» **Auszug zum Lesen**

..........

Beratung Kappe 2

Gebrauchtbootkauf, Teil 1

Je weiter ein Gebrauchtboot entfernt ist, desto günstiger wird es. Schnäppchen sind hingegen selten, zumeist wartet ein Riesenberg Arbeit. Meiner war eine Lagoon 37 und lag auf Grenada.

Story und Bilder: Claus Reissig

Angeblich gibt zwei glückliche Tage im Leben eines Schiffseigners: Den, an dem er sein Schiff kauft und den, an dem er es wieder verkauft. Für den ersten der beiden stehen die Zeichen derzeit gut; so günstig, heißt es, hat es Schiffe noch nie gegeben. Der Markt ist mit neuen Yachten gesättigt, viele Eigner wollen ihre gebrauchten Yachten loswerden. Um jeden Preis sagt man. Das ist wohl nur bedingt richtig: Zwar sind die Preise für gebrauchte Schiffe zeitweise wirklich niedrig, aber zumeist nicht für gesuchte Modelle, sondern für die der Massenhersteller, also Bavaria, Hanse oder Beneteau. Wer ein Schiff mit Wert sucht, oder wie ich einen stabilen Fahrtenkatamaran, der muss Glück haben. Denn trotz allen Drucks im Markt sind die Verkäufer durchaus gewillt einige Zeit zu warten, damit es vielleicht doch noch zum Wunschpreis klappt.

Im Falle dieser Lagoon 37 waren es fast drei Jahre. Das Schiff liegt in einem Trockenlager in der südlichen Karibik, hurrikansicher verzurrt. Potentielle Käufer hatten sich in der Zeit nur wenige eingefunden, zu weit ist die Anreise. Mit zwei Personen und einem kleinen angeschlossenen Urlaub kostet so eine Besichtigung schnell einige Tausend Euro kosten – auch ein Grund für den schließlich niedrigen Kaufpreis. Meine erste Besichtigung ist ernüchternd und es entsteht die erste Liste; angefangen von leckenden Fenstern über neue Fallen und Schoten, eine kaputte Zylinderkopfdichtung, bis hin zu nicht funktionierenden Bilgepumpen und kaputten Kühlschränken. Die Tropen haben ihre Spuren hinterlassen: Die UV-Strahlung zersetzt Kunststoff und Dichtungen, tropischer Regen und die Hitze besorgen den Rest. Wer nicht viel selber machen kann, sollte sich an dieser Stelle vielleicht besser nach einem teureren Objekt umsehen, das weniger Arbeit macht.

..........

» **Deine Aufgaben**
**1.** Wo lag laut dem Bericht über den Gebrauchtbootkauf die Lagoon 37?
**2.** Warum fanden sich laut dem Bericht über den Gebrauchtbootkauf in fast drei Jahren nur wenige Kaufinteressenten für die Lagoon 37? Antworte in ein bis drei Sätzen.

» **Bereitgestelltes Material**
..........

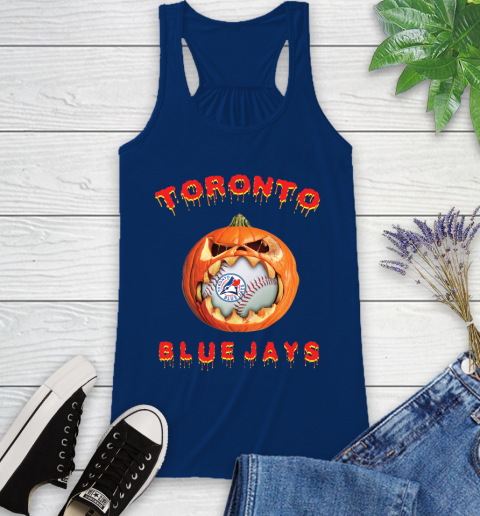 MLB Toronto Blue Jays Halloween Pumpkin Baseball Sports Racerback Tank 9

..........

» **Ergebnisse je Aufgabe**
**1.** Auf Grenada, in einem Trockenlager in der südlichen Karibik.

**2.** Die Anreise zu dem Schiff war zu weit. Mit zwei Personen und einem kleinen angeschlossenen Urlaub kostet eine Besichtigung schnell einige Tausend Euro. Das war auch ein Grund für den schließlich niedrigen Kaufpreis.